§ **Textauszug**
^^^^^^^^^^^^^^^^
Also aus meiner Sicht ist das ein TOP Pc der eigentlich Sehr viele Spiele sogar vielleicht alle auf den höchsten Einstellungen super abspielt . Die Grafikkarte und CPU sind echt TOP . Also aus meiner Sicht Super Pc 



Edit : Danke für den Tipp echt hilfreich .
Du hast mir echt geholfen :mit dem Pc vielen Dank echt


----------



## TrinityBlade (22. Juli 2012)

Wenn es das Budget erlaubt, würde ich da noch eine SSD reinpacken (z.B. Samsung 830 128 GB). Erhöht die Spieleleistung zwar nicht, den Komfort dafür aber umso mehr. Ansonsten Top-Zusammenstellung! 

Und mir fällt gerade noch ein: Den Kühler musst du wahrscheinlich selbst verbauen, da Hardwareversand keine großen CPU-Kühler montiert (wegen der Gefahr von Transportschäden).


----------



## XGreenXFire (22. Juli 2012)

Danke für die Infos . Die SSD werde ich warscheinlich nicht reinpacken wird mir zu teuer 
Ist es schwer so einen Kühler zu verbauen ? Ich habe NIE einen Pc zusammengebaut und kenne mich da eigentlich garnicht aus . 



LG , XGreenXFire


----------



## Herbboy (23. Juli 2012)

Manche Kühler sind schwer einzubauen, viele aber sind kein großes Problem, wenn man nicht zu viel Schiss hat - man muss die teilweise ganz schon hart über die CPU drücken, da haben manche Angst, dass die CPU "bricht" - aber so schnell, wie viele denken, passiert das nicht. 

Am besten CPU und Kühler schon auf Board setzen BEVOR das Board ins Gehäuse kommt.


----------



## XGreenXFire (23. Juli 2012)

Der Kühler in meiner Liste , ist der eher leicht oder schwer einzubauen ? Kann ich nicht einfach von hardwareversand einbauen lassen und dann mit UPS senden lassen ? Schließlich passt UPS ja eigentlich gut darauf auf soviel ich weiß .


----------



## svd (23. Juli 2012)

Erfahrungen mit dem Einbau von Kühlern sind natürlich immer von Vorteil. 
Theoretisch kann jede Person, die einen Schraubenzieher bedienen kann, auch einen CPU Kühler einbauen.
Praktisch ist der Scythe Mugen 2 schon ein rechter Oschi. 870g Lebendgewicht sind schon mal eine Ansage (und gar nicht mal das Maximum was es so gibt). Ist schon fast so, als würdest du eine Milchtüte ans Mainboard schrauben wollen...
^^^^^^^^^^^^^^^^
§ **Datenblock**
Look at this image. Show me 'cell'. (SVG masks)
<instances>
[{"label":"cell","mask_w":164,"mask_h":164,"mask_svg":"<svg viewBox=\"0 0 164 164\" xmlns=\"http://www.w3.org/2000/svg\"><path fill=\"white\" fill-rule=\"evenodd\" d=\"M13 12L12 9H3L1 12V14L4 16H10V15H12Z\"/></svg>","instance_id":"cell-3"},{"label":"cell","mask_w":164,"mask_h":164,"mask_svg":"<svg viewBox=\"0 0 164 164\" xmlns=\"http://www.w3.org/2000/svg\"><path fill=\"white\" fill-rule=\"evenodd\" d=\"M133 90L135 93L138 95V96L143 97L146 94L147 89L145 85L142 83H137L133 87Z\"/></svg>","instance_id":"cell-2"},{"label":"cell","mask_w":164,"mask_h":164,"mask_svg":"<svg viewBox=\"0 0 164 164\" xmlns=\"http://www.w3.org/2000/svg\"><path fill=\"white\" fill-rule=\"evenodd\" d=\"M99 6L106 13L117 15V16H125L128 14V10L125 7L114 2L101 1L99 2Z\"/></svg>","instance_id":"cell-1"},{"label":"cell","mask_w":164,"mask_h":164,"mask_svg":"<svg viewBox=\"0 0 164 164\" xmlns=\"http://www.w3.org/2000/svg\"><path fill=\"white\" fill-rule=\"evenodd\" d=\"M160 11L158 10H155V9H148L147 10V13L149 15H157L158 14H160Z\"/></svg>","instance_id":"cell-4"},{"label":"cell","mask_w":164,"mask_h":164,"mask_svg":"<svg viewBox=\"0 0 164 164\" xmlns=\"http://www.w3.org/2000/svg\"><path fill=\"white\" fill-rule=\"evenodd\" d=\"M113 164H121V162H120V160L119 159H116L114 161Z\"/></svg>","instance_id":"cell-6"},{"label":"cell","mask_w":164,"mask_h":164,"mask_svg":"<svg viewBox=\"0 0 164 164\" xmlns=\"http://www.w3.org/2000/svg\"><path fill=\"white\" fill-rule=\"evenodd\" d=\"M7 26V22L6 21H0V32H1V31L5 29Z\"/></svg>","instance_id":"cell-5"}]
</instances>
^^^^^^^^^^^^^^^^
§ **Aufgabenstellung**
Gib aus dem Textauszug alles von „Wenn es das“ bis hinunter zu „garnicht aus .“ wortgetreu wieder. Die Daten stehen in keinem Zusammenhang mit dem Textauszug.

§ **Vollständige Antwort**
Wenn es das Budget erlaubt, würde ich da noch eine SSD reinpacken (z.B. Samsung 830 128 GB). Erhöht die Spieleleistung zwar nicht, den Komfort dafür aber umso mehr. Ansonsten Top-Zusammenstellung! 

Und mir fällt gerade noch ein: Den Kühler musst du wahrscheinlich selbst verbauen, da Hardwareversand keine großen CPU-Kühler montiert (wegen der Gefahr von Transportschäden).


----------



## XGreenXFire (22. Juli 2012)

Danke für die Infos . Die SSD werde ich warscheinlich nicht reinpacken wird mir zu teuer 
Ist es schwer so einen Kühler zu verbauen ? Ich habe NIE einen Pc zusammengebaut und kenne mich da eigentlich garnicht aus .